Younger adults in Australia are gaining more weight and increasing waist circumference faster than other adults. Despite this, engaging 18-35 year olds in interventions aimed at prevention of weight gain is challenged by limited reporting of successful recruitment strategies. This paper describes the effectiveness and cost of recruitment strategies employed in a multi-site randomised controlled trial (RCT) testing the efficacy of a mobile-phone based program ‘TXT2BFiT’ designed to prevent weight gain among young adults. The planned protocol was to invite three Medicare Locals in the Greater Sydney Area to recruit 24 General Practitioners (GPs), with each to contribute 15 participants. However, the response was slower than previously experienced when recruiting GPs for RCTs with middle-aged adults and additional strategies were introduced.
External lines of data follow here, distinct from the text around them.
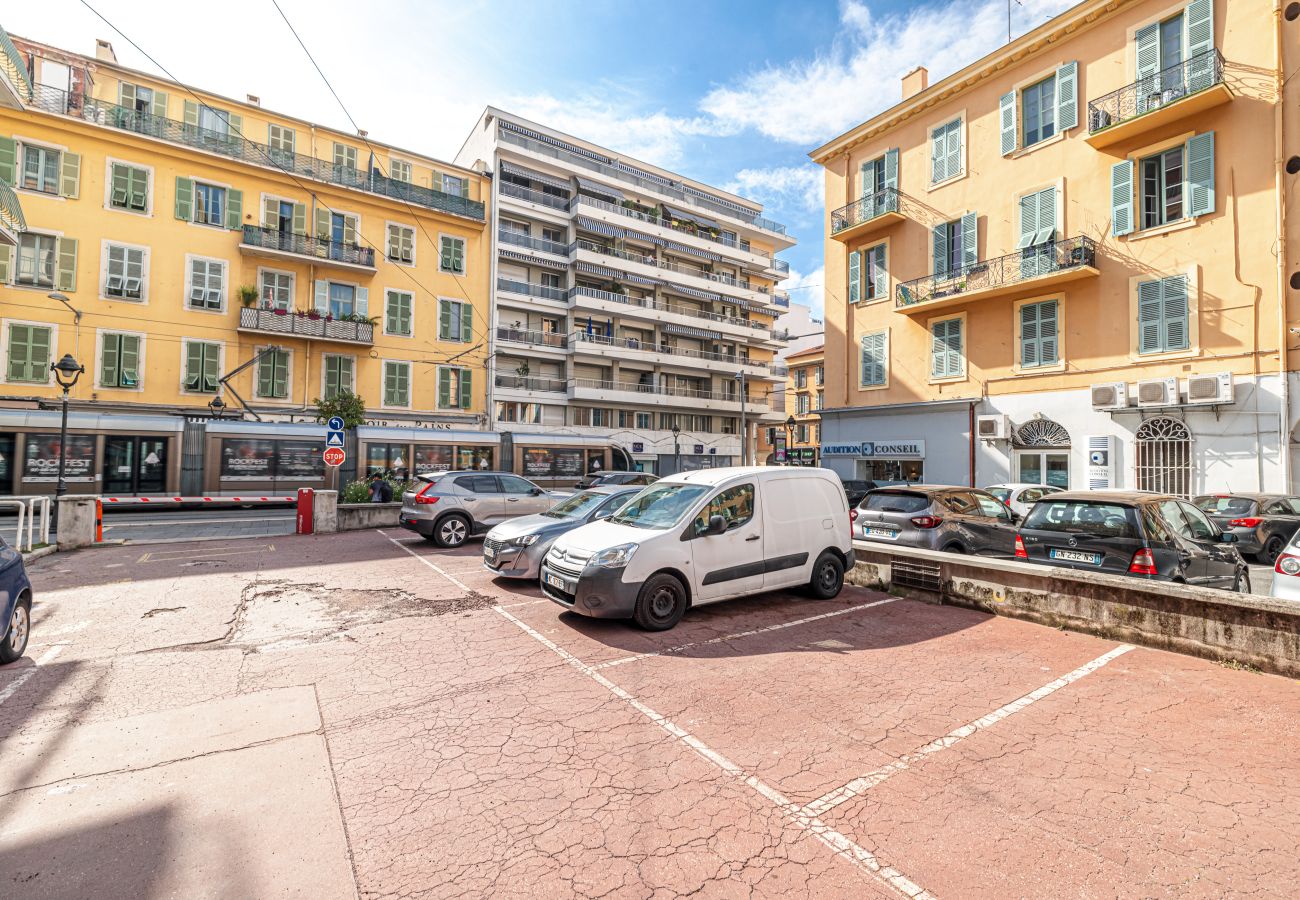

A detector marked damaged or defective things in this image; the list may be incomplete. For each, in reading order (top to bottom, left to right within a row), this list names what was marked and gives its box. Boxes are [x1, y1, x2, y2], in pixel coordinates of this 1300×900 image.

cracked asphalt [2, 532, 1296, 896]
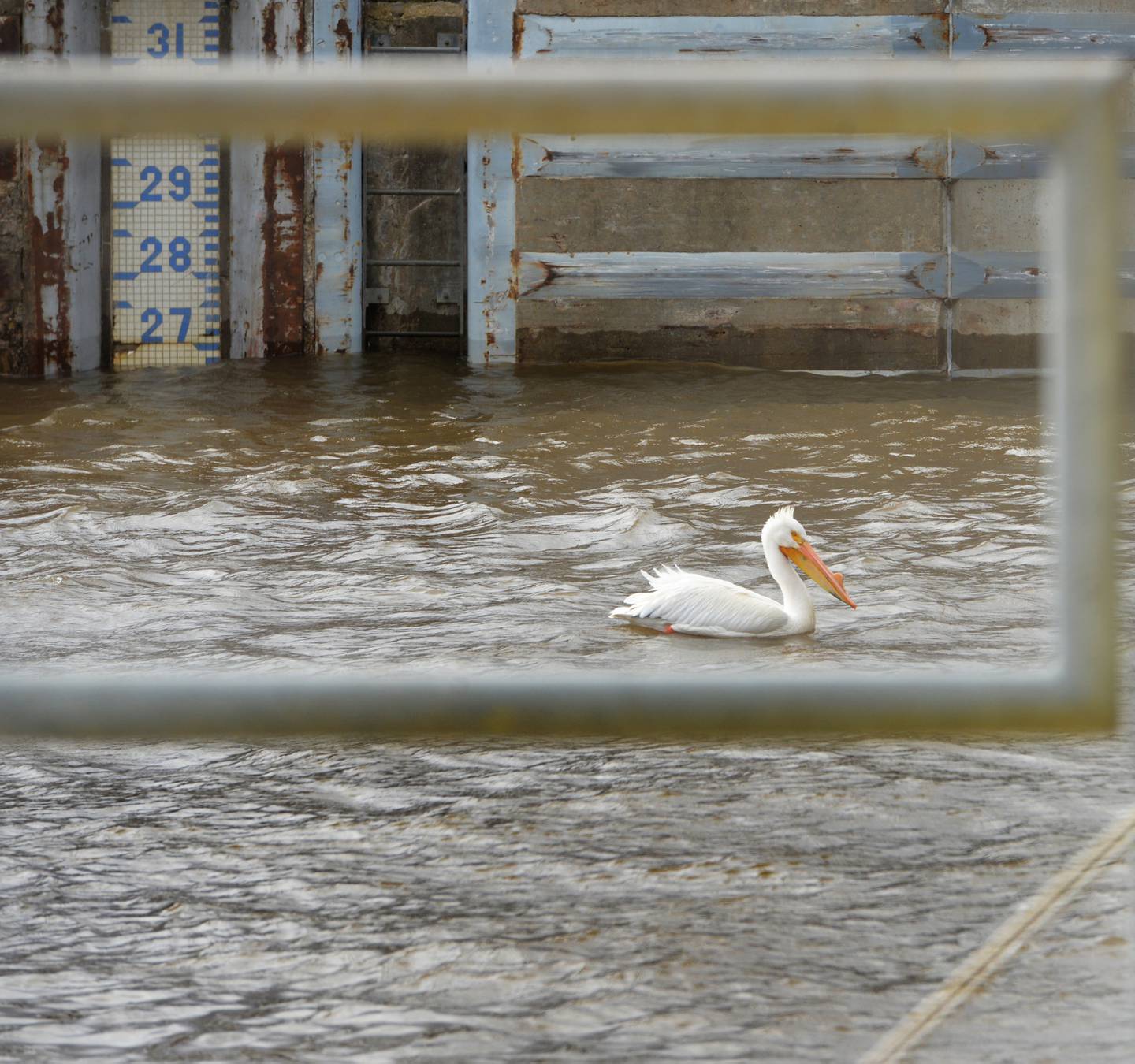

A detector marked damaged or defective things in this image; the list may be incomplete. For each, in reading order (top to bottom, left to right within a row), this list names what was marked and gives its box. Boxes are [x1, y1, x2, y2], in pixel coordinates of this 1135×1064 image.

rusty metal structure [467, 0, 1135, 372]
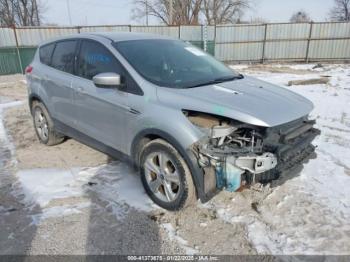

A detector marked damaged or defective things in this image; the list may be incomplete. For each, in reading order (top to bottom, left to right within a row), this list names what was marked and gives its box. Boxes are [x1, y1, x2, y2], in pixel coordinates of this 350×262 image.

crumpled hood [157, 75, 314, 127]
front-end damage [185, 110, 322, 194]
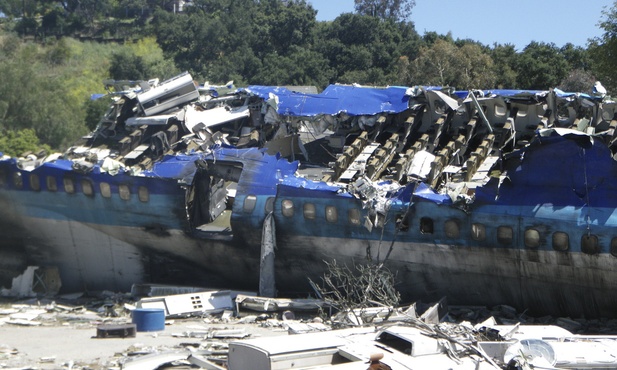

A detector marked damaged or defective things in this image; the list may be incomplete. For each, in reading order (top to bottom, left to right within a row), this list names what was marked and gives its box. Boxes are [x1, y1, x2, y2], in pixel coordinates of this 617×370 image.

broken aircraft wreckage [1, 72, 616, 318]
crashed airplane fuselage [1, 73, 616, 318]
broken fiberglass sheet [243, 85, 412, 117]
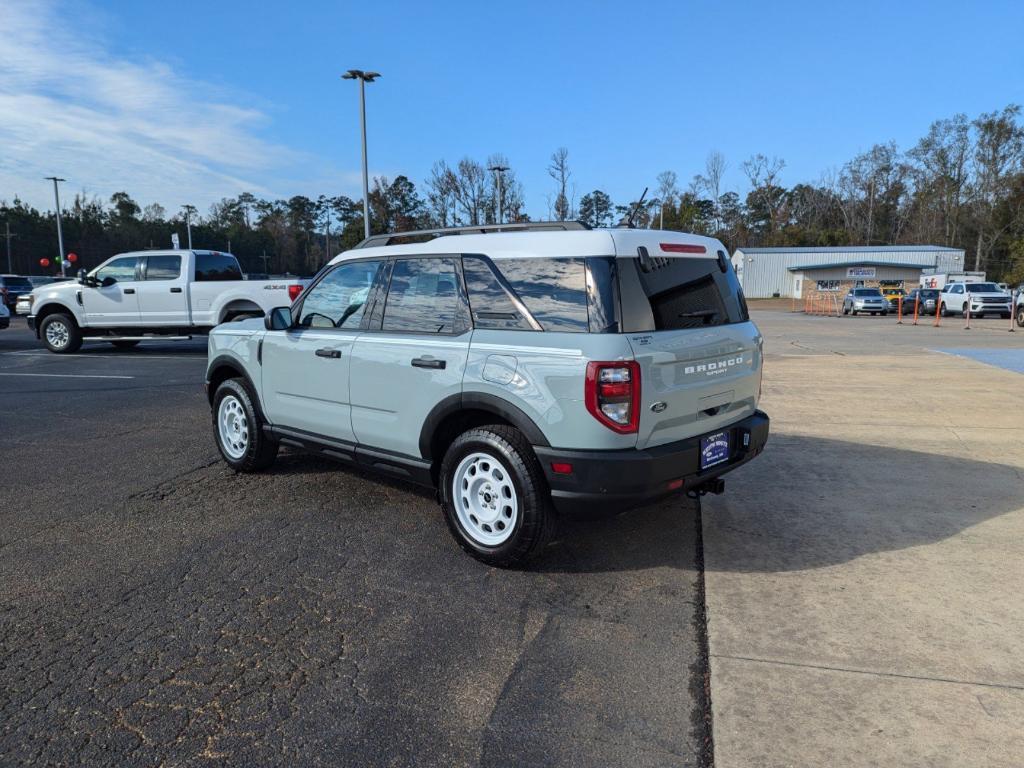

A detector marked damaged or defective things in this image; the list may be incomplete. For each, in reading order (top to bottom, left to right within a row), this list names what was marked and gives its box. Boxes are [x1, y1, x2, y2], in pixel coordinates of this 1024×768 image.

cracked pavement [0, 325, 708, 768]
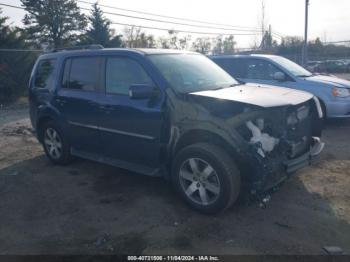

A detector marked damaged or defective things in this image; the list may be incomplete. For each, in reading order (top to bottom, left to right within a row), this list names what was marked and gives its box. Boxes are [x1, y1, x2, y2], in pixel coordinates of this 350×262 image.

damaged honda pilot [28, 46, 324, 213]
crushed hood [190, 84, 314, 108]
crumpled front end [232, 97, 326, 194]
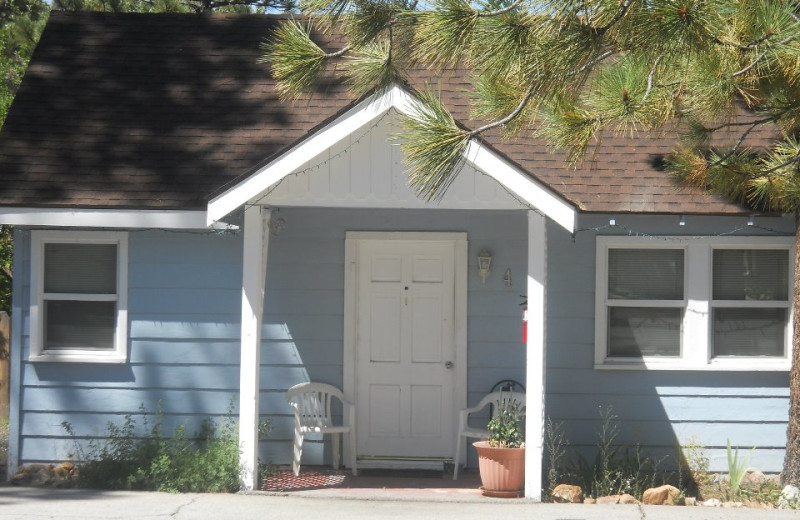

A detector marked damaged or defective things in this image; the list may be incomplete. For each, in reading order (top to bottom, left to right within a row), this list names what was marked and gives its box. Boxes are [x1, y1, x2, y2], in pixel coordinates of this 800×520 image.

pavement crack [169, 494, 198, 516]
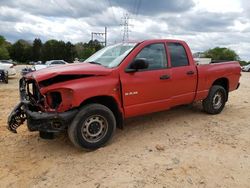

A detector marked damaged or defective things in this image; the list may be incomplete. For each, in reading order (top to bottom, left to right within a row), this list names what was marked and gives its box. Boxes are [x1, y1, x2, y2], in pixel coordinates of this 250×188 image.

crumpled hood [25, 62, 112, 82]
crushed front end [7, 77, 77, 134]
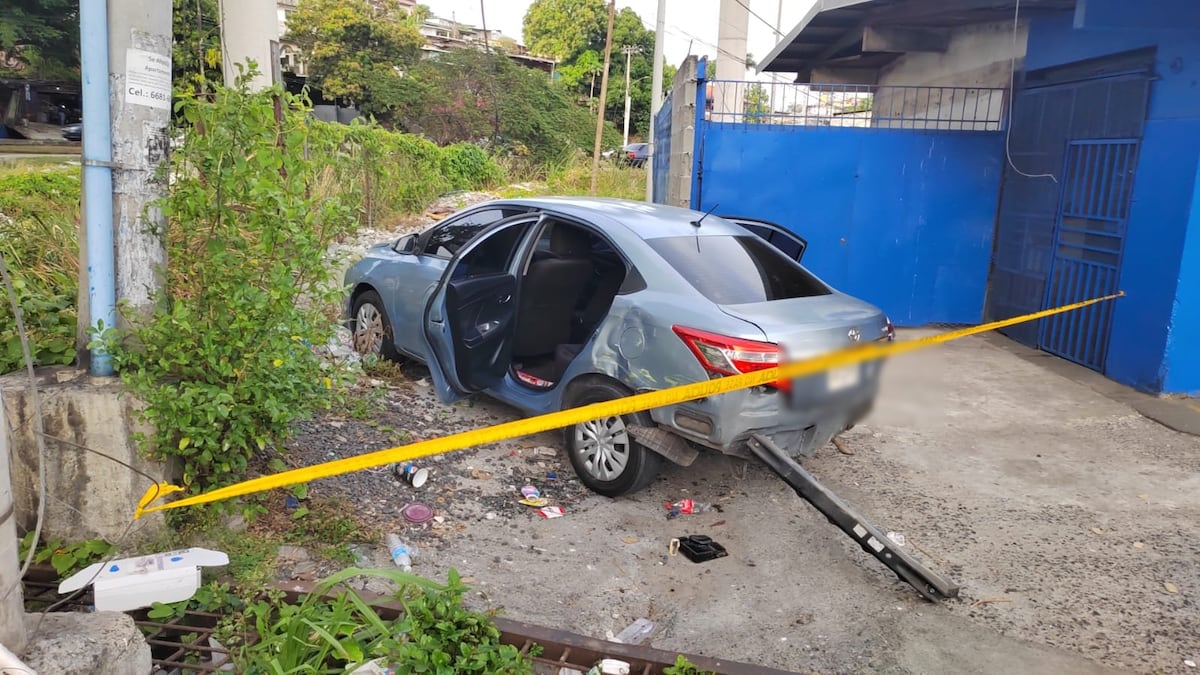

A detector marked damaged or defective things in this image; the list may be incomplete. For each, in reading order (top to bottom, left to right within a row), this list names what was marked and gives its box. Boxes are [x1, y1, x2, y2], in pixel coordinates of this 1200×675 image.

broken taillight [664, 326, 788, 388]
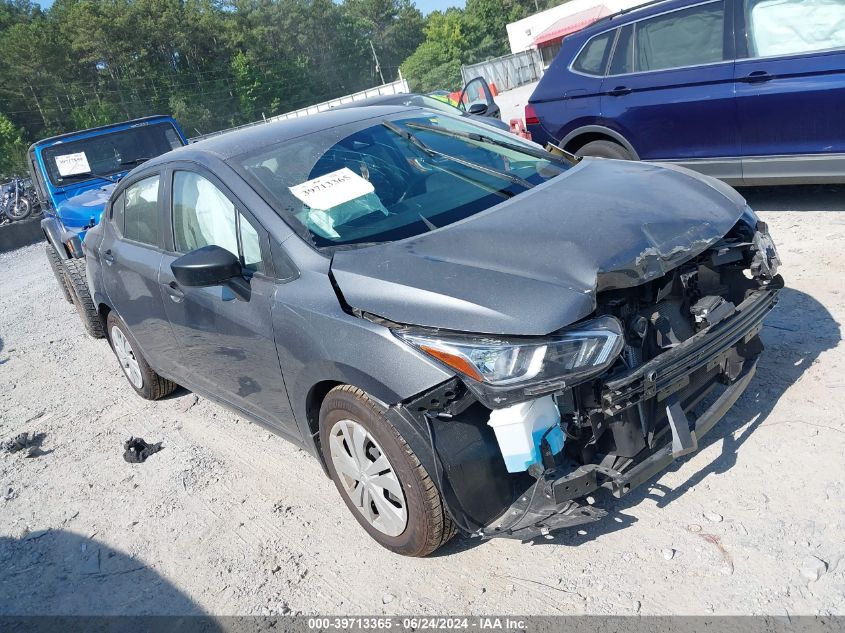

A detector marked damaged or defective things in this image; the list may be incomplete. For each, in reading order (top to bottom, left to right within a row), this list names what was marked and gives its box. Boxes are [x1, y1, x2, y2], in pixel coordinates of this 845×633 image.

crumpled hood [54, 183, 113, 230]
crumpled hood [330, 159, 744, 336]
exposed headlight housing [392, 314, 624, 404]
damaged front end [386, 217, 780, 540]
broken front bumper [478, 278, 780, 540]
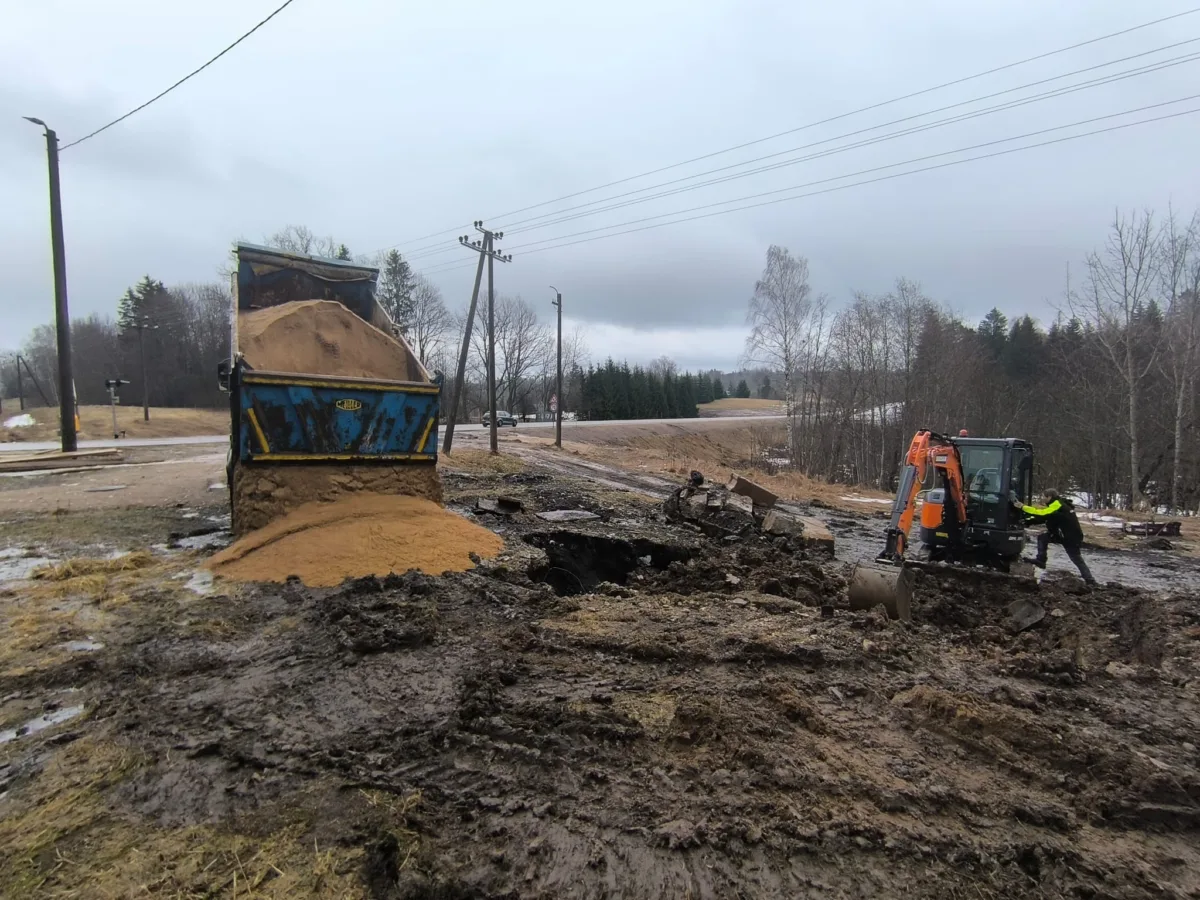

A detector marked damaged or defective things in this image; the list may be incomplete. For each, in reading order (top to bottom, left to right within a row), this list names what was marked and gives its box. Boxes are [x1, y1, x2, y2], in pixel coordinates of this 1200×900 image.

broken concrete slab [720, 475, 777, 511]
These consisted of electronic newsletters at universities; posters at universities, TAFEs and community locations; newspaper advertisements and electronic media (social and advertising) of Facebook and Google. In total, from 1181 enquiries, 250 participants were randomised. A total of 5311 letters of invitation were sent from 12 practices (16 participating GPs). One hundred thirty one patients enquired with 68 participants randomised (52% enrolment). The other recruitment methods yielded the remaining 182 randomised participants. The enrolment from print media was 26% of enquiries, from electronic 20% and from other 3%. The total cost of recruitment was $126 (AUD) per person. The least expensive modality was electronic, largely due to a free feature story on one university web homepage, whereas Facebook cost $896 per enrolment. The most expensive was print media at $98 and GPs cost $88 per enrolment. The possible disadvantage of low recruitment from GPs is that those of lower socio-economic status become underrepresented so future research will include how to better engage GPs in lifestyle interventions for young adults. News media appear to have wide reach at no cost.